Information lifecycle management (ILM), a term widely used by storage vendors and users alike, is not achievable, according to those attending an ILM roundtable in London last week.
Instead, the major driver for storage policies is compliance with existing and new legislation - such as the Sarbanes-Oxley and Patriot Acts in the US and Basel II in the banking sector - related to information contained in the data.
Advertisement
"ILM per se is a myth, a destination at best," said Marcus Hill, general manager of storage at BT Retail.
"Information risk management might be a better term [as] it is compliance-driven and involves people, not just software and hardware."
Delegates at the event, hosted by storage systems vendor Rainfinity, agreed that policies for classifying data were necessary to determine where it should be held, and easing data movement between on-line and archive storage media.

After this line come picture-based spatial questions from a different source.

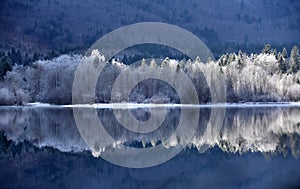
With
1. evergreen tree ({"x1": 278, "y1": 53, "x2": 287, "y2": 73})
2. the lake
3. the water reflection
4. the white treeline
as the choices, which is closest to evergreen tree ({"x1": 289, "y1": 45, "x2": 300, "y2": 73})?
evergreen tree ({"x1": 278, "y1": 53, "x2": 287, "y2": 73})

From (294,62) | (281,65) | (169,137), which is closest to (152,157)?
(169,137)

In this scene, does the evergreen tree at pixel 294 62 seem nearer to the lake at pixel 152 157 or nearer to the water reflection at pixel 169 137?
the water reflection at pixel 169 137

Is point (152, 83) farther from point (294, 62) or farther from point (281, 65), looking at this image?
point (294, 62)

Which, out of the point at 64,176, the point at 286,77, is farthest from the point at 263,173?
the point at 286,77

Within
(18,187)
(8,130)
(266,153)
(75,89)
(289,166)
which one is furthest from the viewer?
(75,89)

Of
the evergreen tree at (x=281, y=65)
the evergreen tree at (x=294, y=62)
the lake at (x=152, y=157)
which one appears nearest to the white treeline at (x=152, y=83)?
the evergreen tree at (x=281, y=65)

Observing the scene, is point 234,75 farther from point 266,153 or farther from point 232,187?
point 232,187
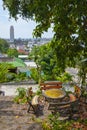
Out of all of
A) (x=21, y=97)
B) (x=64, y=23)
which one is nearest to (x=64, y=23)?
(x=64, y=23)

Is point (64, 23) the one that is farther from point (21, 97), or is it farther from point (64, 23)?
point (21, 97)

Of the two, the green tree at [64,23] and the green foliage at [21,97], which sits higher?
the green tree at [64,23]

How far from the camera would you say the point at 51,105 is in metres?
12.0

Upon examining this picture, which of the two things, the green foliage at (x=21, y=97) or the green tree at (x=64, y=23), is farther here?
the green foliage at (x=21, y=97)

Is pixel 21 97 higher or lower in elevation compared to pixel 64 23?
lower

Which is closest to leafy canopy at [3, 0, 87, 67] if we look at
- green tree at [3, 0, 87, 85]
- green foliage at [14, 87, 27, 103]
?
green tree at [3, 0, 87, 85]

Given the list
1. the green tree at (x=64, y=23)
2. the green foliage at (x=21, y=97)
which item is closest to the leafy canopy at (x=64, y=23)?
the green tree at (x=64, y=23)

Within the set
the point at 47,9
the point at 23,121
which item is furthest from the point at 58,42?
the point at 23,121

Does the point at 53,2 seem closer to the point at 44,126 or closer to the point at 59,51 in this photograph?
the point at 59,51

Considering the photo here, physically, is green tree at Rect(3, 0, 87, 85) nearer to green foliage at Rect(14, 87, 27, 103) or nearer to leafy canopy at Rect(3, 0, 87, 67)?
leafy canopy at Rect(3, 0, 87, 67)

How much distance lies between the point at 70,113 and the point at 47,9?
4325mm

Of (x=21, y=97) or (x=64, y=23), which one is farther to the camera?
(x=21, y=97)

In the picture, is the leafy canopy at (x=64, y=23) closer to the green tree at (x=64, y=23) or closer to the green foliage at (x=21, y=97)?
the green tree at (x=64, y=23)

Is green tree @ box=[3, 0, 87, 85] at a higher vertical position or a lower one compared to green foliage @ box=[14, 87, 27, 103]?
higher
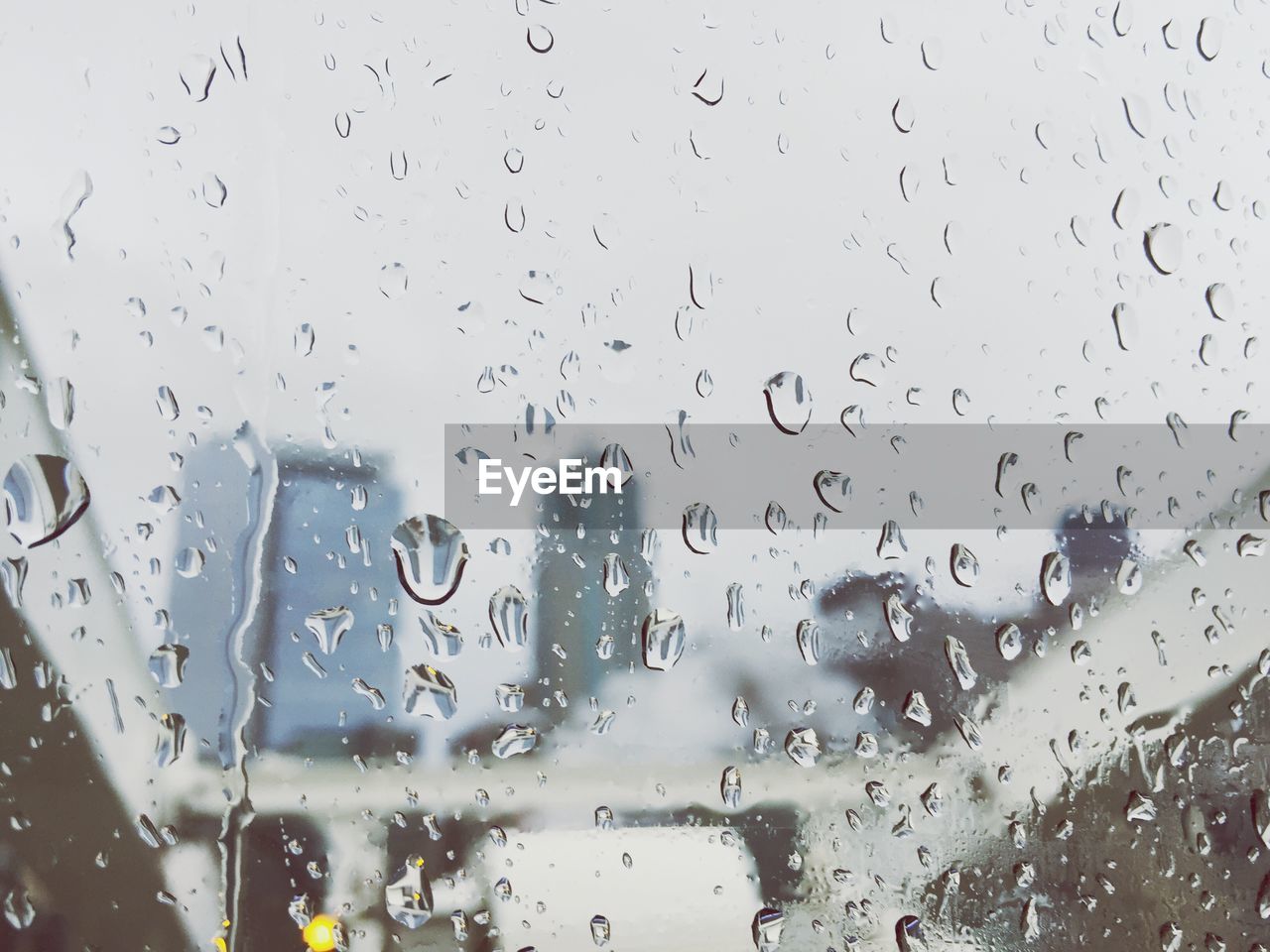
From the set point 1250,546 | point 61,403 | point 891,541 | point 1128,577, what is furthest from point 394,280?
point 1250,546

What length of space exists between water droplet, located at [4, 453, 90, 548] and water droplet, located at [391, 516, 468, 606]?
27cm

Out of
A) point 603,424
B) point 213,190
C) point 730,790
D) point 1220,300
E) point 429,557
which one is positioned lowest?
point 730,790

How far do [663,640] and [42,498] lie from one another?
55cm

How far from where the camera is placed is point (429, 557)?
707mm

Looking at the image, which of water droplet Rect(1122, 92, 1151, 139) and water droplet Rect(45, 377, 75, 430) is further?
water droplet Rect(1122, 92, 1151, 139)

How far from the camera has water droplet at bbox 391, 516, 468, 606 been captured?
701 mm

"In many instances, companies need a much more agile storage infrastructure," said Steve Parker, networks technical architect with the John Lewis Partnership.
"There are solutions. A virtualisation layer is a key enabler - a point of administration control."
Nick Bunyan, practice manager at software vendor Computer Associates, said most organisations did not know what information they had, while 75 per cent of information became stale and valueless after two years.
But William Brown, senior storage consultant at GlaxoSmithKline, suggested that keeping all information might be easier than attempting ILM.
He said: "Is it cheaper to keep it [for compliance purposes], than to pay someone to find out what it is?"